In April this year, Milan "Miki" Duricic was shot dead at a traffic light in Strijdom Park in Johannesburg.
Hiding in South Africa
Duricic was stopped at a red traffic light at the corner of Fabriek and Gerhardus streets in Strijdom Park when he was shot several times.
His body was found slumped over the steering wheel. He was wanted in his home country for the killing of Serbian warlord Zeljko "Arkan" Razatovic in 2000. It's thought he had been hiding in South Africa for years.
Duricic was convicted and sentenced in his home country for participating in the murder.
So was "Arkan Killer" Dobrosav Gavric, who has been held in prison in Cape Town since 2010, when he was arrested following the shooting of underworld figure Cyril Beeka. Gavric, who used the pseudonym Sasa Kovacevic, was driving Beeka when he was killed.
In July, also in Randburg, another Serbian with links to organised crime was killed.
Alleged mobster Darko Kulic was killed while driving in a BMW X5 with his wife Gordana Markovic and an elderly man.
According to eyewitnesses, gunmen used a Mercedes-Benz to force the BMW to a stop while driving along President Fouche Drive.
The hitmen opened fire, killing Kulic. A burnt-out vehicle, believed to be the Mercedes-Benz used in the attack, was found nearby by security guards.
Kulic fought in the Serbian Guard, a paramilitary group, during the civil war in Yugoslavia. He had also served 12 years in prison for the murder of a rival mobster before coming to South Africa. Kulic was Mihaljevic's close friend.
Also this year, in May, George Darmanovic was killed in a hit in New Belgrade in Serbia. Darmanovic was a contract agent for the State Security Agency (SSA) and was a key player in the South African underworld. He was shot dead while waiting to meet a source.
It's believed Darmanovic knew and had links to Kulic, Duricic and Mihaljevic.
Police sources say they believe all the shootings must be linked and all the dockets are being centralised for investigation. Suggestions are that they are revenge killings as part of a "hit list".
Organised crime investigator Chad Thomas, from IRS Forensic Investigations, believes that South Africa is being used as a proxy battleground for warring Eastern European crime syndicates.

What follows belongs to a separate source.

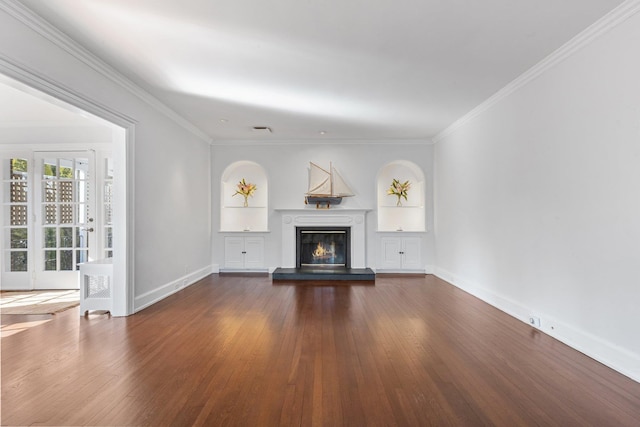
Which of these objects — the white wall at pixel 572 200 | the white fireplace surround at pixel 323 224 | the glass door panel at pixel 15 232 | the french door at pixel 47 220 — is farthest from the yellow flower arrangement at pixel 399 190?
the glass door panel at pixel 15 232

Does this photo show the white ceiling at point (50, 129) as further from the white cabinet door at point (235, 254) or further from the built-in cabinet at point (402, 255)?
the built-in cabinet at point (402, 255)

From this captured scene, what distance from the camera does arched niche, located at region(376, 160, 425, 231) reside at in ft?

"It is my opinion that international organised crime groups are fighting for turf and international drug routes," Thomas says.
"It is a well-known fact that South Africa is a trans-shipment point for the international movement of drugs.
"If there isn't a breakthrough in the ongoing murder investigations, we can only expect an escalation in violence between warring groups and continued revenge killings. It [has] become a tragic vicious circle of hits."